I’m reminded of the Smeesters case again. Smeesters had
published a paper in which he had performed variations on the professor-prime
effect, reporting large effects (the effects that prompted my incredulity).
This paper has now been retracted. One of his graduate students had performed
yet another variation on the professor-prime experiment; she found complete
noise. When we examined her raw data, the pattern was nothing like the pattern Uri
Simonsohn had uncovered
in Smeesters’ own data.
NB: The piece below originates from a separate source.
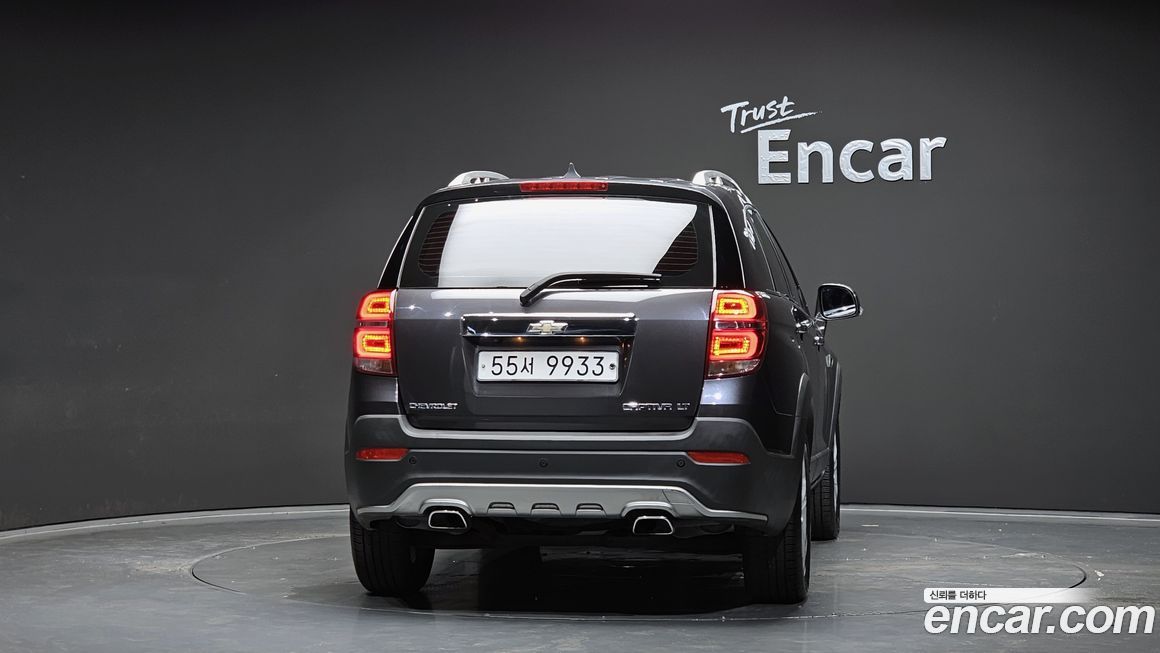 ChevroletGMDaewoo Captiva 2015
When confronted with the discrepancy between the two
data sets, Smeesters gave the defense we see echoed in the social-behavioral
priming defense discussed here: that experiment was completely different from
my experiments (he did not specify how), so of course no effect was found.
There is reason to worry that defensive responses about
replication failures will harm the next generation of social-behavioral priming
researchers because these young researchers will be misled into placing much
more confidence in a research paradigm than is warranted. Along the way they will probably
waste a lot of valuable time, face lots of disappointments, and might even face
the temptation of questionable research practices. They deserve better.